For a movement founded on equality and openness to knowledge, it is interesting that the average WMF employee earns more than twice the average salary in the US, which also puts them into the 1% worldwide.
You know what also puts you into the 1% worldwide? Making the $75k USD salaries suggested by the writer. Meanwhile,~3.9% of all the money that is donated to Wikimedia goes to middle people who take the money from the donor and give it to Wikimedia
is an incredibly low rate. (The typical is the "80/20 rule", not the "96/4 rule".) This op-ed is astonishingly out of touch from both the community and the WMF perspectives. In solidarity, asilvering (talk) 21:15, 13 July 2026 (UTC)- Wait, I've misread the 3.9% statement I quoted, which is actually about donation processing expenses. That's the amount that payment processors charge Wikimedia. Why on earth would we be able to cut that figure in half? Mastercard isn't going to give us a 50% discount off their normal because we ask nicely. In solidarity, asilvering (talk) 21:30, 13 July 2026 (UTC)

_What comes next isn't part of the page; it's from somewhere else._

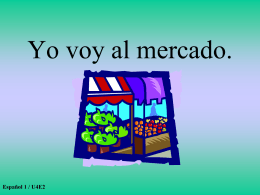 Español 1 / U4E2 - Amboy Spanish 2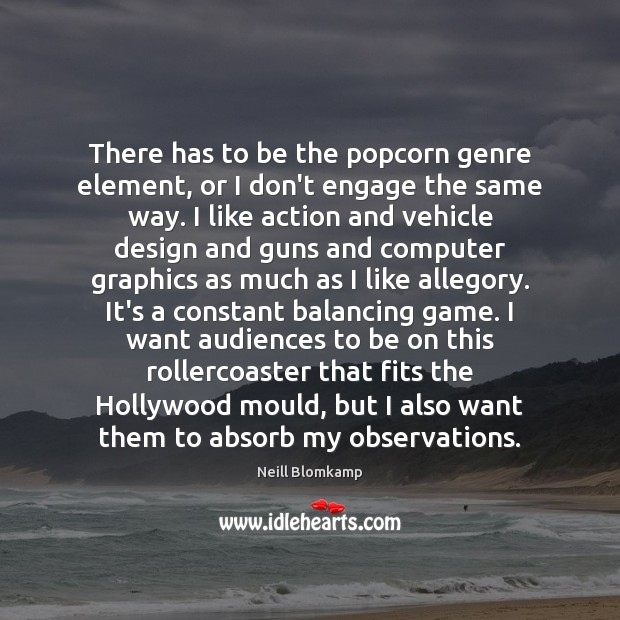 Image, There has to be the popcorn genre element, or I don't engage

- @Asilvering I see you are touched :D Mastercard is not the only option and 4% is actually really quite high. normally they take about 1% as far as i understand. In my opinion for 8 million a year you can set up a totally open and etc payment system like bitcoin and all the wallets do for less. NabuKudurru (talk) 10:56, 14 July 2026 (UTC)
- You cannot seriously be suggesting that Wikimedia should switch exclusively to taking donations in bitcoin. In solidarity, asilvering (talk) 12:13, 14 July 2026 (UTC)
- i appreciate your clicks, no i am not suggesting that, but for 8 million USD per year i am pretty confident we could build a wikimedia payments system which can power open access, creative commons, and etc and save them 4%. and then we can run payments for other organizations and get 4% of their donations. and i am totally very serious about that! NabuKudurru (talk) 13:33, 14 July 2026 (UTC)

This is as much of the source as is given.